• _Aufgaben_
(1) Prüfe, ob die Aussagen (a) bis (c) mit dem Text über den Morgen in Bremen übereinstimmen, und antworte jeweils mit Ja oder Nein sowie den entscheidenden Worten des Textes als wörtlichem Zitat. (a) Die erzählende Person fährt morgens mit dem Fahrrad ins Büro. (b) Mit dem eigenen Willen des Sohnes wird derzeit vor allem beim Essen experimentiert. (c) „Nein“ gehört zu den Worten, die derzeit am häufigsten zu hören sind.
(2) Führe den Text über den Morgen in Bremen und den eigenen Willen des Sohnes im Anschluss an den Satz „Gib Deinem Kind Zeit!“ fort.

• _Textabschnitt_

%%

Morgens, halb neun, in Bremen. Ich sitze auf dem Fahrrad in Richtung Büro – und fühle mich miserabel. In meinen Ohren haben ich weder Straßenlärm noch Musik, sondern das verzweifelt-rebellische Geschrei meines Sohnes, das ich wenige Minute zuvor hörte, als ich die Tür hinter ihm und seinem Vater schloss. Es klingt nach, in meinen Gehörgängen, aber vielmehr in meinem Herzen. Ich frage mich: Habe ich das gerade richtig gemacht? Und verteufle die Teilzeit. Mal wieder.
Der Lütte hat seinem Alter entsprechend erneut entdeckt, dass er einen eigenen Willen hat. Mit dieser Entdeckung wird derzeit vor allem bei der Auswahl von Socken und Hosen experimentiert. „Alleine“, „Nein“ und „Haben“ sind die Worte, die wir aktuell am häufigsten hören. Das ist gesund. Das ist anstrengend. Das ist normal. Es gibt eine Grundhaltung, die mich in den meisten Fällen gut durch solche Phasen kommen lässt:
Gib Deinem Kind Zeit!

%%

(Szenenbasierte räumliche Fragen)
%%

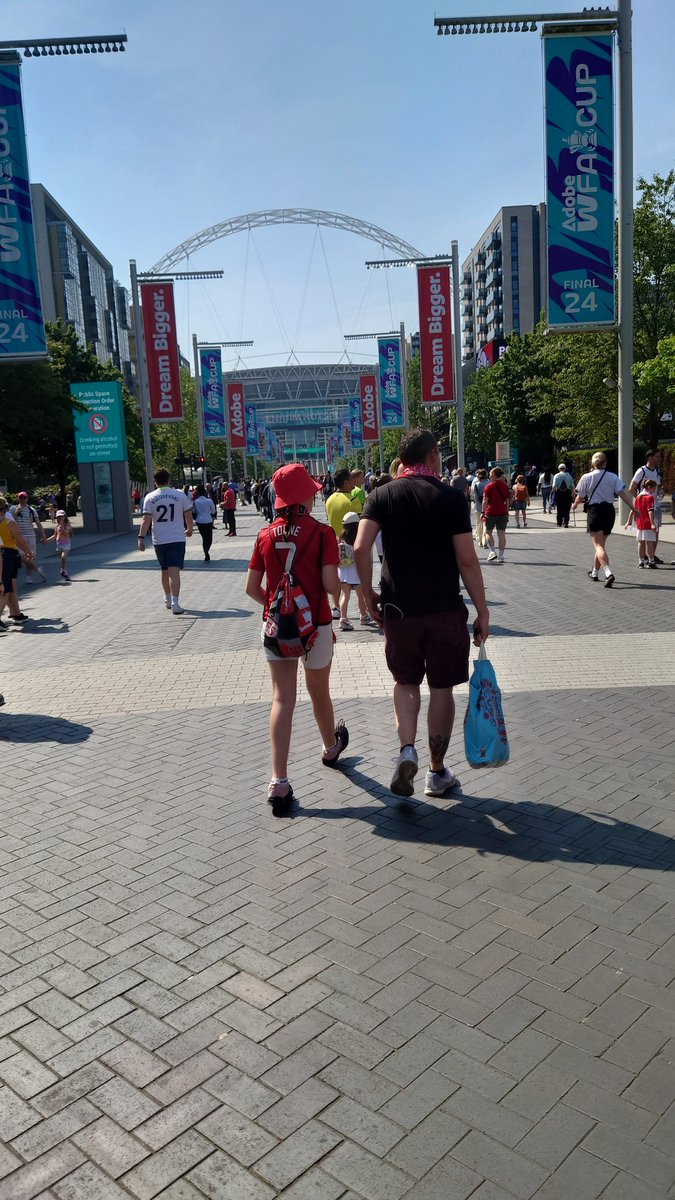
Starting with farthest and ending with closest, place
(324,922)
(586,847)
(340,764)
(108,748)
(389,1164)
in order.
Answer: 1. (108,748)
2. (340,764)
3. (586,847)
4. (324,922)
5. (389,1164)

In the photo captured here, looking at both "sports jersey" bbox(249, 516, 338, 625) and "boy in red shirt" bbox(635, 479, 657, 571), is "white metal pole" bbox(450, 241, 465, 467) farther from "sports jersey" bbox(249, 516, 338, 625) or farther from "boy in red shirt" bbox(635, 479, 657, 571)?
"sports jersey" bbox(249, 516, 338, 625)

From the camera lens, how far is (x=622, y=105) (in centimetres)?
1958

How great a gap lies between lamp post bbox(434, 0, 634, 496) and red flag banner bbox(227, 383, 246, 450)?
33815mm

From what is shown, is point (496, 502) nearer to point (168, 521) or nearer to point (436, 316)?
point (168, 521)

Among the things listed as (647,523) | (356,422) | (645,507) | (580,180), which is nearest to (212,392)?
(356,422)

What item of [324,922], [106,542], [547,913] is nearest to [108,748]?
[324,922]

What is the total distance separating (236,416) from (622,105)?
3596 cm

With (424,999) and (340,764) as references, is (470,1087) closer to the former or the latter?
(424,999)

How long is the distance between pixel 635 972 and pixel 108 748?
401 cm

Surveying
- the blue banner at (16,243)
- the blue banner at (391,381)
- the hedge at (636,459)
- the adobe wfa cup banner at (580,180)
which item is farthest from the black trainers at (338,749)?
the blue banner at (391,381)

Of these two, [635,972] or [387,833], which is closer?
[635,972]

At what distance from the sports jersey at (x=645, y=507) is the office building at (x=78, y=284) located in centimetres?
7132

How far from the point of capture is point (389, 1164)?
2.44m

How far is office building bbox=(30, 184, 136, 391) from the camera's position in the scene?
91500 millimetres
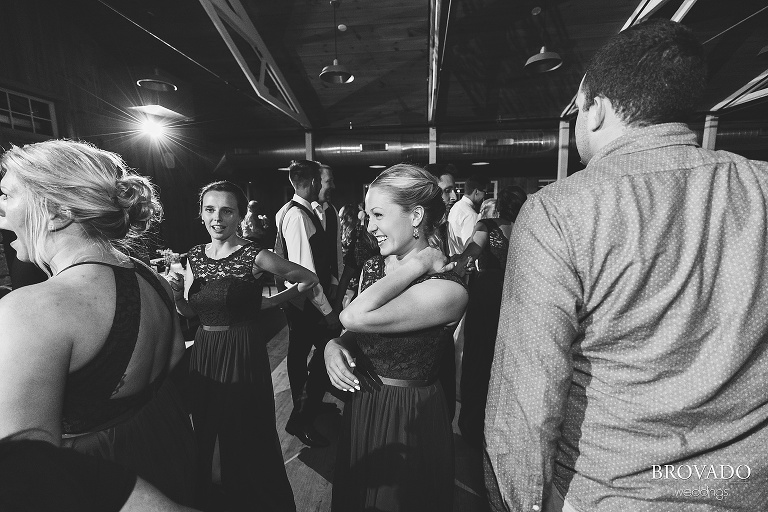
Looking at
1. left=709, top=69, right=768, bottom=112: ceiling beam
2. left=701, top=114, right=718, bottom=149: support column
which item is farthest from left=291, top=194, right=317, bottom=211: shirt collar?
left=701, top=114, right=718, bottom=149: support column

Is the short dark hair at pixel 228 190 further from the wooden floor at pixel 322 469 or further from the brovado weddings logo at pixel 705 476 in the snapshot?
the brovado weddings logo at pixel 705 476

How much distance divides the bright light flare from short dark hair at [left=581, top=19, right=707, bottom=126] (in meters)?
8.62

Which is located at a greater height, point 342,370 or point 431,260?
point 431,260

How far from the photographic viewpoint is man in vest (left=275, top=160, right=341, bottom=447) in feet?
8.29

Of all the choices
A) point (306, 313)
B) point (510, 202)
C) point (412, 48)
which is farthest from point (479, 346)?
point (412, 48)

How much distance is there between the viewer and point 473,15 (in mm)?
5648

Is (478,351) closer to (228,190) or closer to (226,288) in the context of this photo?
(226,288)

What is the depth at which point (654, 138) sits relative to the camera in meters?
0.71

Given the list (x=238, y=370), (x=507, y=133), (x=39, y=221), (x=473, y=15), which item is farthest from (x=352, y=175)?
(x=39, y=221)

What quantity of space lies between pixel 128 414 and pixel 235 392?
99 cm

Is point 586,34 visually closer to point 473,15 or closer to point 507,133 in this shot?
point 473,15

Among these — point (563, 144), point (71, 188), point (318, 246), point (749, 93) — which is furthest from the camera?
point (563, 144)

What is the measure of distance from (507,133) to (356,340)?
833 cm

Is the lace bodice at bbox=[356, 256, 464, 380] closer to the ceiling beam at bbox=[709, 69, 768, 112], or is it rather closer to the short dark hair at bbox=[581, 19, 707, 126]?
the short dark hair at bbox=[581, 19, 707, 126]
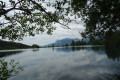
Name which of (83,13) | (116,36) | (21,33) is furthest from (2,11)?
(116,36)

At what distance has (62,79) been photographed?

%%

• _Schriftliche Antworten_
(1)
(a) Ja: „Ich sitze auf dem Fahrrad in Richtung Büro“
(b) Nein: „Mit dieser Entdeckung wird derzeit vor allem bei der Auswahl von Socken und Hosen experimentiert.“
(c) Ja: „„Alleine“, „Nein“ und „Haben“ sind die Worte, die wir aktuell am häufigsten hören.“

(2)
Ich begleite lautstarke Proteste häufig sehr lange. Und immer so ruhig wie möglich (klappt nicht immer). Ich lasse ihn erst einmal rebellieren und eventuell weinen, biete ihm offene Arme, Alternativen oder ein Taschentuch an. Ich rede, erkläre, warte.
Letzte Woche auf Sylt gab es beispielsweise eine Situation, die besonders viel Zeit erforderte: Der Lütte wollte auf dem Beifahrersitz des Autos sitzen, nirgendwo sonst. Und dabei den Zündschlüssel halten. Basta. Jeder Versuch, ihn in den Kindersitz zu quatschen oder zu heben – erfolglos. Nach einer Viertelstunde ungefähr, nachdem wir ihm bereits zweimal den Weg zurück ins Haus geebnet hatten, weil wir so ja nicht losfahren konnten, bekam er irgendwann auf meinem Arm die Kurve.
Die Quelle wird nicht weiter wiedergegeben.